(Records from a collection)

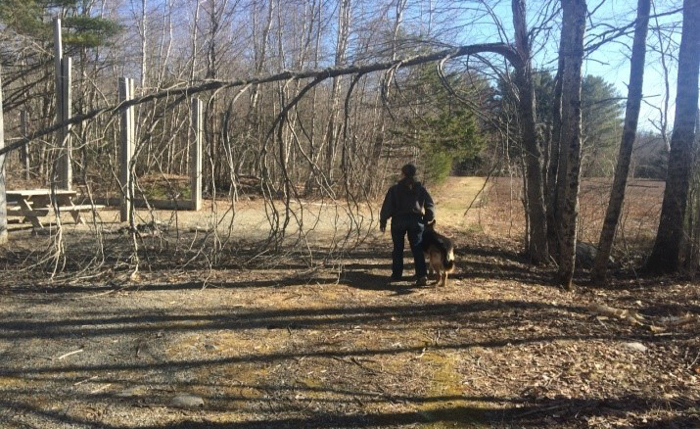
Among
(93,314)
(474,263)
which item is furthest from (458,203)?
(93,314)

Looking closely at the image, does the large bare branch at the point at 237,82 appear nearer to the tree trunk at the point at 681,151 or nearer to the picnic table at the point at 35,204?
the picnic table at the point at 35,204

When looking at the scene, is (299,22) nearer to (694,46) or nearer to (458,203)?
(458,203)

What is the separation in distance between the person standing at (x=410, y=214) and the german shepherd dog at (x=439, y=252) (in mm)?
114

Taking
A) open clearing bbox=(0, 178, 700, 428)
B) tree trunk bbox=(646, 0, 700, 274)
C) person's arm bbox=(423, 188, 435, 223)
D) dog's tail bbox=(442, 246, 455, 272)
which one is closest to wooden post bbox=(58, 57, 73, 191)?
open clearing bbox=(0, 178, 700, 428)

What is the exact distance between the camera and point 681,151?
32.6 ft

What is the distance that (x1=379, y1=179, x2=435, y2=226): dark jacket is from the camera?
782 centimetres

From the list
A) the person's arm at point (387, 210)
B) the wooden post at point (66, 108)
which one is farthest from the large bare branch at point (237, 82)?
the wooden post at point (66, 108)

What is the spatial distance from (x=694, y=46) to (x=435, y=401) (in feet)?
27.8

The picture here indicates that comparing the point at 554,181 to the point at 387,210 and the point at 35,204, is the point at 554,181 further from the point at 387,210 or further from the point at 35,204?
the point at 35,204

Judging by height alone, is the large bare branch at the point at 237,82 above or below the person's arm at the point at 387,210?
above

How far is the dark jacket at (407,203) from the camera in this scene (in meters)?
7.82

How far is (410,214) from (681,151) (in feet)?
18.1

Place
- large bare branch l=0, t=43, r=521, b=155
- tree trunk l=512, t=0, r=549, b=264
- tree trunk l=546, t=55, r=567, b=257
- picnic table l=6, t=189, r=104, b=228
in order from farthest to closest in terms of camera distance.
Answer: picnic table l=6, t=189, r=104, b=228 < tree trunk l=546, t=55, r=567, b=257 < tree trunk l=512, t=0, r=549, b=264 < large bare branch l=0, t=43, r=521, b=155

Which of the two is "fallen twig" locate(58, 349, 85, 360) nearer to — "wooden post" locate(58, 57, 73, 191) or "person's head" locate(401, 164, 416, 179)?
"person's head" locate(401, 164, 416, 179)
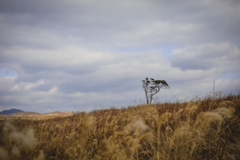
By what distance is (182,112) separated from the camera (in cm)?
621

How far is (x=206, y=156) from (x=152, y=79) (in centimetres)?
2760

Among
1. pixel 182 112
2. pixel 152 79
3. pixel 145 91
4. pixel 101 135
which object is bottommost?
pixel 101 135

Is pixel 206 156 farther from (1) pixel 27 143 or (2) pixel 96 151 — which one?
(1) pixel 27 143

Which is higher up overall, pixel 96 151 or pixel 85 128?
pixel 85 128

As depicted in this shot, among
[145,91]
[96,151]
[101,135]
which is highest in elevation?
[145,91]

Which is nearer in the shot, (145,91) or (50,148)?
(50,148)

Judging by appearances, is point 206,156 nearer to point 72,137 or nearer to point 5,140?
point 72,137

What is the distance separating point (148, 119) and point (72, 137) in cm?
307

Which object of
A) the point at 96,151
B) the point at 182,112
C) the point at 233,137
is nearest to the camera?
the point at 233,137

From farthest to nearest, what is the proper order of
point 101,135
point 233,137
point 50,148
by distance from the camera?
point 101,135
point 50,148
point 233,137

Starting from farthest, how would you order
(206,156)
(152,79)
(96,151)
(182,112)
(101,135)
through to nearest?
(152,79) → (182,112) → (101,135) → (96,151) → (206,156)

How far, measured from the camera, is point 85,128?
21.2 feet

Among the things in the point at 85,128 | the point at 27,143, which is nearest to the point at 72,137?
the point at 85,128

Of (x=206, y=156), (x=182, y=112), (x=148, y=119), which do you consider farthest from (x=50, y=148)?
(x=182, y=112)
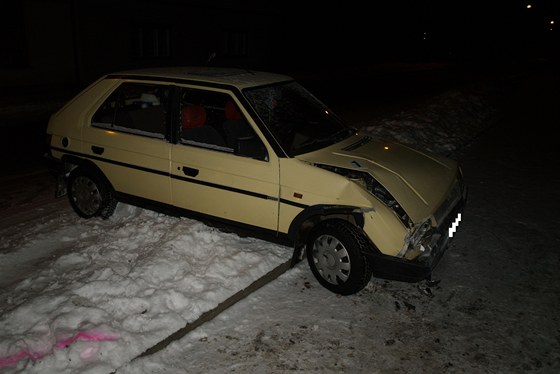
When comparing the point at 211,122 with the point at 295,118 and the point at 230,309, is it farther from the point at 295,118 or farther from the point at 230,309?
the point at 230,309

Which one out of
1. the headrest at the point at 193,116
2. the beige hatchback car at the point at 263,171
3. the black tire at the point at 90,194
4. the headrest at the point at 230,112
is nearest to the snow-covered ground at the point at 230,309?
the black tire at the point at 90,194

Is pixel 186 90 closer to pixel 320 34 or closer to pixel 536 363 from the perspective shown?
pixel 536 363

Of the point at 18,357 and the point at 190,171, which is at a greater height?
the point at 190,171

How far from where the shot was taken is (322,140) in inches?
184

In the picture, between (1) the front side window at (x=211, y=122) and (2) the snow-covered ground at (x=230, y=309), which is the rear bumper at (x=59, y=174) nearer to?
(2) the snow-covered ground at (x=230, y=309)

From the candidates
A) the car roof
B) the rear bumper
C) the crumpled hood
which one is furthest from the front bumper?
the rear bumper

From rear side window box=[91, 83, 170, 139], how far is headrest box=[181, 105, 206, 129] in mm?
246

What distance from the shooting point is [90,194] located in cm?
546

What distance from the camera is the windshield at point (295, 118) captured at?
14.6 ft

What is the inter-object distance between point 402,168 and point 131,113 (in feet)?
9.72

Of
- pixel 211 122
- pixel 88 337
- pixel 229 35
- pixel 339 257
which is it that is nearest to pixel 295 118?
pixel 211 122

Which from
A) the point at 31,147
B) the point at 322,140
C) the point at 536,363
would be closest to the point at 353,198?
the point at 322,140

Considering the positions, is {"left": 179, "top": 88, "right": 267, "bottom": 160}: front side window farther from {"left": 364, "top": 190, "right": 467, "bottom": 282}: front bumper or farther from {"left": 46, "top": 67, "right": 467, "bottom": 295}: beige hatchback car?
{"left": 364, "top": 190, "right": 467, "bottom": 282}: front bumper

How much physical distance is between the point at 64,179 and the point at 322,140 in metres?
3.10
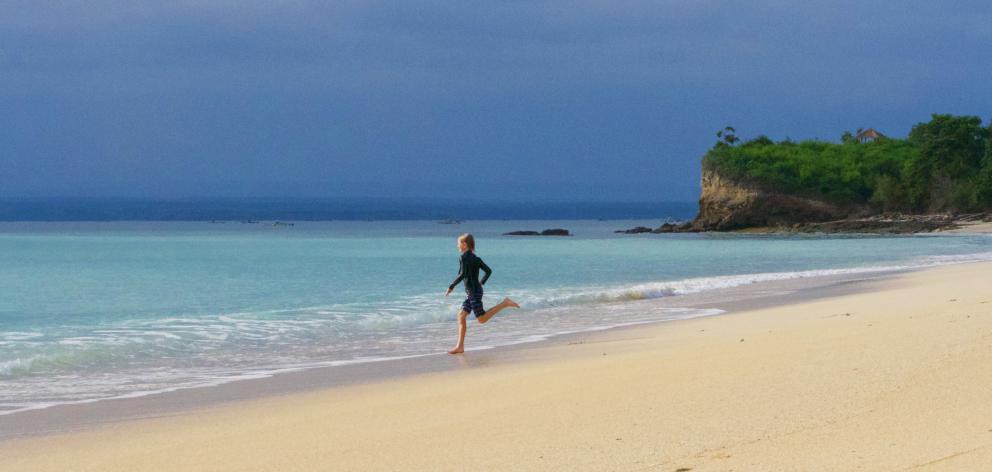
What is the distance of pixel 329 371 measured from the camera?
1171 centimetres

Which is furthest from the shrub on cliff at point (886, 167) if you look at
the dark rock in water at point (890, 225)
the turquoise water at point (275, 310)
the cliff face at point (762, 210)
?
the turquoise water at point (275, 310)

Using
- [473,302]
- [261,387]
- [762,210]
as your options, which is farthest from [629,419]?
[762,210]

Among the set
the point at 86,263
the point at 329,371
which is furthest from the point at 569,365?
the point at 86,263

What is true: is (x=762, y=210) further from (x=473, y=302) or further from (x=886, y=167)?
(x=473, y=302)

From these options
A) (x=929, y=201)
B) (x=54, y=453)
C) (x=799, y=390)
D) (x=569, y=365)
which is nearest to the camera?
(x=54, y=453)

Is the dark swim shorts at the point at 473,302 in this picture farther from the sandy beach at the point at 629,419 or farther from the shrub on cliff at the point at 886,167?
the shrub on cliff at the point at 886,167

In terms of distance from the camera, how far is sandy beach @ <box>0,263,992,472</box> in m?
6.07

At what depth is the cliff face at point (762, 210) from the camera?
102m

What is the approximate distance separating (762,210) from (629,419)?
98.7 metres

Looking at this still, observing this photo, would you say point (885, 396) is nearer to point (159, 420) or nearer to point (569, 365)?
point (569, 365)

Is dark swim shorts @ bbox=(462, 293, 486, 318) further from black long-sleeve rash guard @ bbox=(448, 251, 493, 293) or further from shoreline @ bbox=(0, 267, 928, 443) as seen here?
shoreline @ bbox=(0, 267, 928, 443)

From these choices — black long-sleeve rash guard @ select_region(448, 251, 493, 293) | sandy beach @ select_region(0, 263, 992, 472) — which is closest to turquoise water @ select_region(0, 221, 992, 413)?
black long-sleeve rash guard @ select_region(448, 251, 493, 293)

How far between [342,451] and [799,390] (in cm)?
357

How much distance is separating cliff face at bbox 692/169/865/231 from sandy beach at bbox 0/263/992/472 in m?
92.7
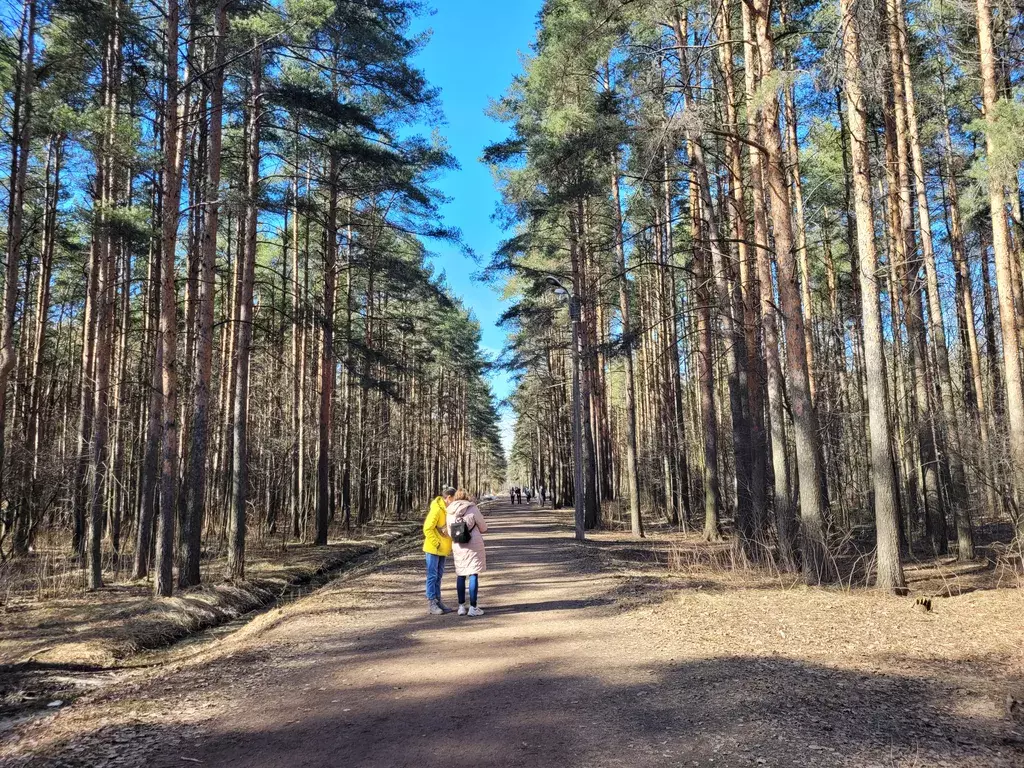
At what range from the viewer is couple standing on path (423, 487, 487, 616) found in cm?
791

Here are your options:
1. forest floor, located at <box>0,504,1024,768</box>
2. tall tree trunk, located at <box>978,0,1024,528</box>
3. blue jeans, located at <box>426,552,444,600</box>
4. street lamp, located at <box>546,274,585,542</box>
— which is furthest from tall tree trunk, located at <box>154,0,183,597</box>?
tall tree trunk, located at <box>978,0,1024,528</box>

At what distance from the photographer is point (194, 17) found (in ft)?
35.5

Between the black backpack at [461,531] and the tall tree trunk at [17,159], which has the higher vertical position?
the tall tree trunk at [17,159]

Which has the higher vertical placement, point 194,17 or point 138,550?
point 194,17

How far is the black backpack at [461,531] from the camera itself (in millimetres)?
7855

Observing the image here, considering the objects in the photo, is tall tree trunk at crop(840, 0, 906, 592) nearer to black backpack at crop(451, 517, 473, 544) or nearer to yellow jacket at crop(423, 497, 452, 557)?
black backpack at crop(451, 517, 473, 544)

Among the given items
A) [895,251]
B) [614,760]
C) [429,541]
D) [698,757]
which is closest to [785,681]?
[698,757]

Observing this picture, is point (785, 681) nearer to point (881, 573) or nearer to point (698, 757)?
point (698, 757)

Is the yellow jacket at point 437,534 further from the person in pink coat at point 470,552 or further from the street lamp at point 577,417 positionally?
the street lamp at point 577,417

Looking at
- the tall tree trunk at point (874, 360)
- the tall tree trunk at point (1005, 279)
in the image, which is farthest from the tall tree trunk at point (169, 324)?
the tall tree trunk at point (1005, 279)

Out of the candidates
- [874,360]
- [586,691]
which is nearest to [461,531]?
[586,691]

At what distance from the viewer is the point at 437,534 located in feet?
26.5

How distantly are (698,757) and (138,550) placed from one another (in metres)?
13.2

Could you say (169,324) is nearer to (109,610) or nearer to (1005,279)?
(109,610)
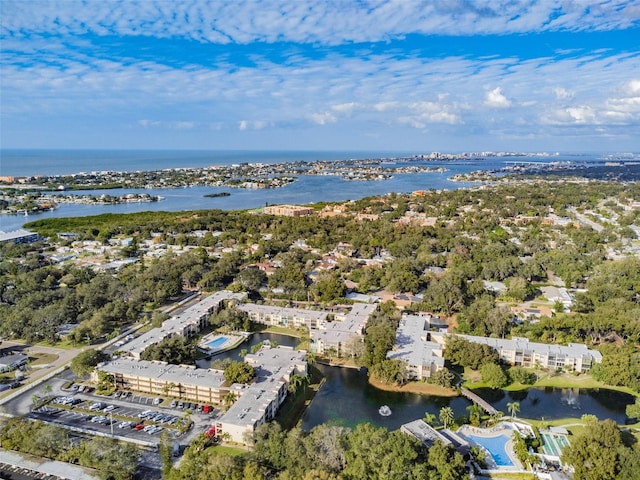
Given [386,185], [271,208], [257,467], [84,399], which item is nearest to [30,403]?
[84,399]

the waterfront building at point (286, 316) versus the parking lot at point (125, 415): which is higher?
the waterfront building at point (286, 316)

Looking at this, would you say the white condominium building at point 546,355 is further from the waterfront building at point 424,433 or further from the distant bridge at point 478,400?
the waterfront building at point 424,433

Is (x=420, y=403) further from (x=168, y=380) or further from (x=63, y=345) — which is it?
(x=63, y=345)

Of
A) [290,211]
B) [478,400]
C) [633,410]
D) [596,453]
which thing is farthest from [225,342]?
[290,211]

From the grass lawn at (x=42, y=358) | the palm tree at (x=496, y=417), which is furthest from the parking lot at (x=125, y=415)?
the palm tree at (x=496, y=417)

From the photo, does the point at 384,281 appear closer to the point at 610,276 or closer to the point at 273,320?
the point at 273,320
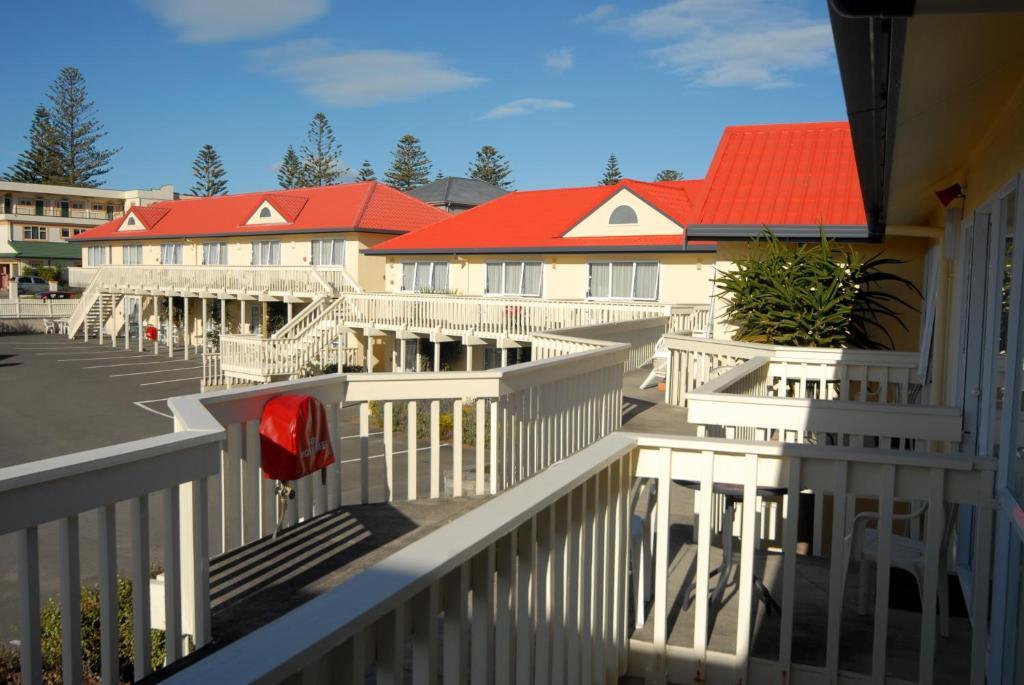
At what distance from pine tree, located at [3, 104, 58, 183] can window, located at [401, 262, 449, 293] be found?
63.4m

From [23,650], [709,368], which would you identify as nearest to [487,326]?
[709,368]

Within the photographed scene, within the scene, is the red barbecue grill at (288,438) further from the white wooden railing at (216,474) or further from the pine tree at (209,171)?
the pine tree at (209,171)

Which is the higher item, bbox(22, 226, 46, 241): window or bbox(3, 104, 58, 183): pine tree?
bbox(3, 104, 58, 183): pine tree

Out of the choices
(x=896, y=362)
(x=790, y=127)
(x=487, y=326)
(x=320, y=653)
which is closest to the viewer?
(x=320, y=653)

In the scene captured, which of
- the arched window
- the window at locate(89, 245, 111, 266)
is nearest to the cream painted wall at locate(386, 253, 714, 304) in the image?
the arched window

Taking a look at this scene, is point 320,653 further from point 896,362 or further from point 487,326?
point 487,326

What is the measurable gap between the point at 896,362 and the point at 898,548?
4.70 m

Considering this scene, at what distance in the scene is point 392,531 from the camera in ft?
19.1

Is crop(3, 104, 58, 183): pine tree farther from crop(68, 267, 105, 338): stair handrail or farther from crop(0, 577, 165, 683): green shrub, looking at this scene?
crop(0, 577, 165, 683): green shrub

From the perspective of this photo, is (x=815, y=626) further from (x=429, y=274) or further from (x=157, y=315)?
(x=157, y=315)

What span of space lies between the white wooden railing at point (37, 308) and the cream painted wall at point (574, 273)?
2749 cm

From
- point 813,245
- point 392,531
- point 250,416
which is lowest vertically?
point 392,531

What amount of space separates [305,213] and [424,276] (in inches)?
402

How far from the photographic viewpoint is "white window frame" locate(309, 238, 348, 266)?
1583 inches
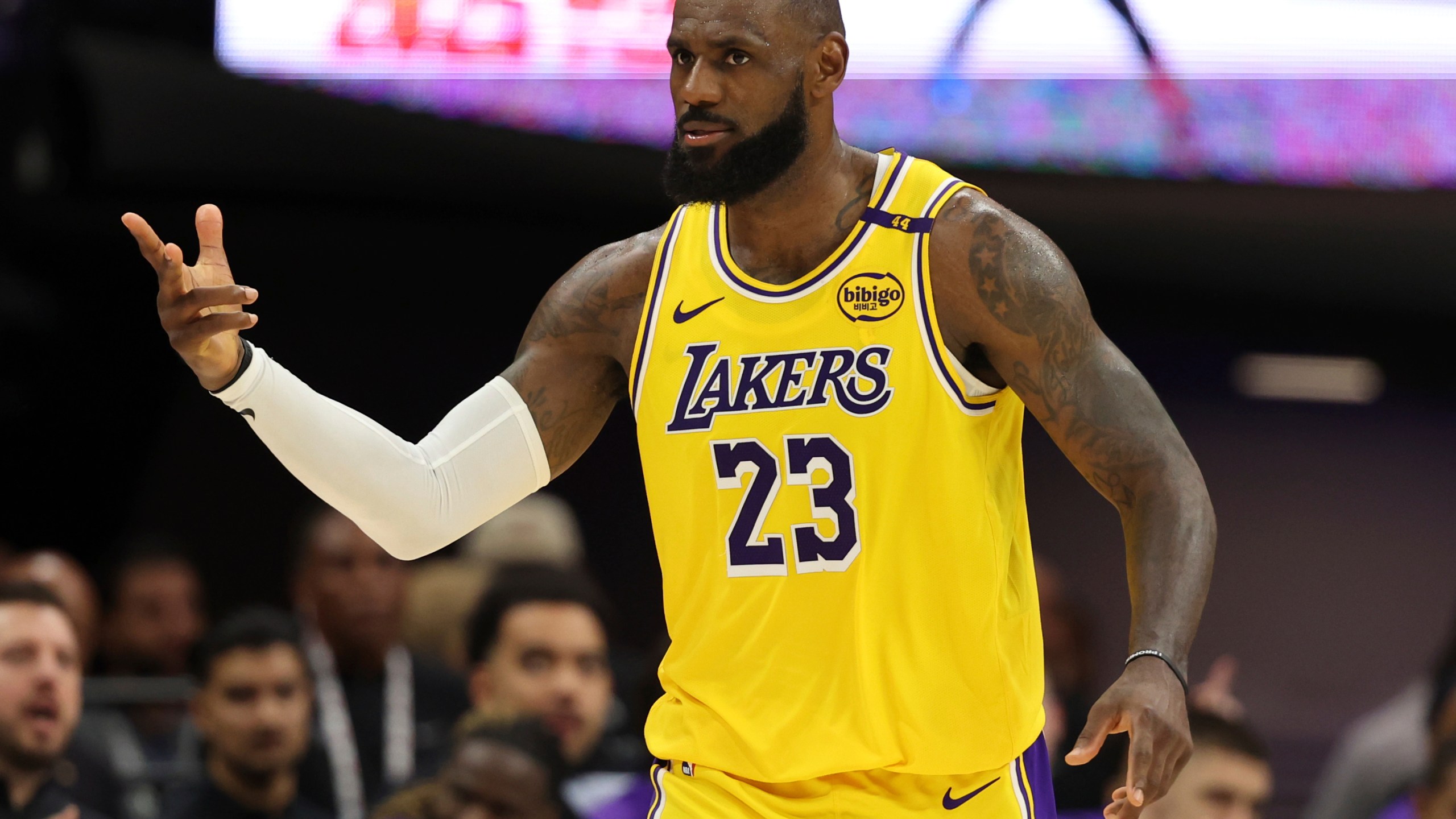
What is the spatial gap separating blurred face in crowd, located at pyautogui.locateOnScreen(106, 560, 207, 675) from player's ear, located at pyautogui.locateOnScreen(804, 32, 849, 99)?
183 inches

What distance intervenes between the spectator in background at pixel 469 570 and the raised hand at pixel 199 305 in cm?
305

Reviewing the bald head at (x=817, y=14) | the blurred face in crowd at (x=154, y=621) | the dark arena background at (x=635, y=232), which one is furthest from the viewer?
the blurred face in crowd at (x=154, y=621)

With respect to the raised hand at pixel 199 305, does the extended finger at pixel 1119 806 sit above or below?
below

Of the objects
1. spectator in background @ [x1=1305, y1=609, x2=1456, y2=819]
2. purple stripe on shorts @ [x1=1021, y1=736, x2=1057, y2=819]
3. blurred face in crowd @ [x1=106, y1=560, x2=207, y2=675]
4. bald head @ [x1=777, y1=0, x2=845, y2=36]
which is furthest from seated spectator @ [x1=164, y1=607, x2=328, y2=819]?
spectator in background @ [x1=1305, y1=609, x2=1456, y2=819]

What is being asked — Your task is to copy word for word the lines from the line containing "Taking a look" to the end of the listing, both included, and to drop any pictures.

Task response —
Taking a look at this scene, is point 320,653 further from point 896,362 or further from point 487,326?
point 487,326

What is the measurable gap between the point at 896,362 and the point at 898,548?
4.70 m

Considering this scene, at what distance in the scene is point 392,531 from the camera in ft?
19.1

Is crop(3, 104, 58, 183): pine tree farther from crop(68, 267, 105, 338): stair handrail or farther from crop(0, 577, 165, 683): green shrub, looking at this scene?
crop(0, 577, 165, 683): green shrub

From the perspective of this photo, is (x=815, y=626) further from (x=429, y=274) or further from (x=157, y=315)?
(x=157, y=315)

What span of space lies between the white wooden railing at point (37, 308) and the cream painted wall at point (574, 273)?
2749 cm

From
- point 813,245
- point 392,531
- point 250,416
which is lowest vertically?
point 392,531

What amount of space separates [305,213] and [424,276] (in inches)?
402

How far from the photographic viewpoint is "white window frame" locate(309, 238, 348, 266)?
1583 inches
What is the spatial gap separating blurred face in crowd, located at pyautogui.locateOnScreen(106, 560, 207, 675) from player's ear, located at pyautogui.locateOnScreen(804, 32, 849, 99)?
183 inches

What distance intervenes between the spectator in background at pixel 469 570 and the raised hand at pixel 199 305 in cm?
305

Reviewing the bald head at (x=817, y=14) | the blurred face in crowd at (x=154, y=621) | the dark arena background at (x=635, y=232), which one is furthest from the viewer?
the blurred face in crowd at (x=154, y=621)

With respect to the raised hand at pixel 199 305, does the extended finger at pixel 1119 806 sit above or below?
below

Of the objects
1. spectator in background @ [x1=1305, y1=609, x2=1456, y2=819]
2. purple stripe on shorts @ [x1=1021, y1=736, x2=1057, y2=819]
3. blurred face in crowd @ [x1=106, y1=560, x2=207, y2=675]
4. bald head @ [x1=777, y1=0, x2=845, y2=36]
which is furthest from seated spectator @ [x1=164, y1=607, x2=328, y2=819]?
spectator in background @ [x1=1305, y1=609, x2=1456, y2=819]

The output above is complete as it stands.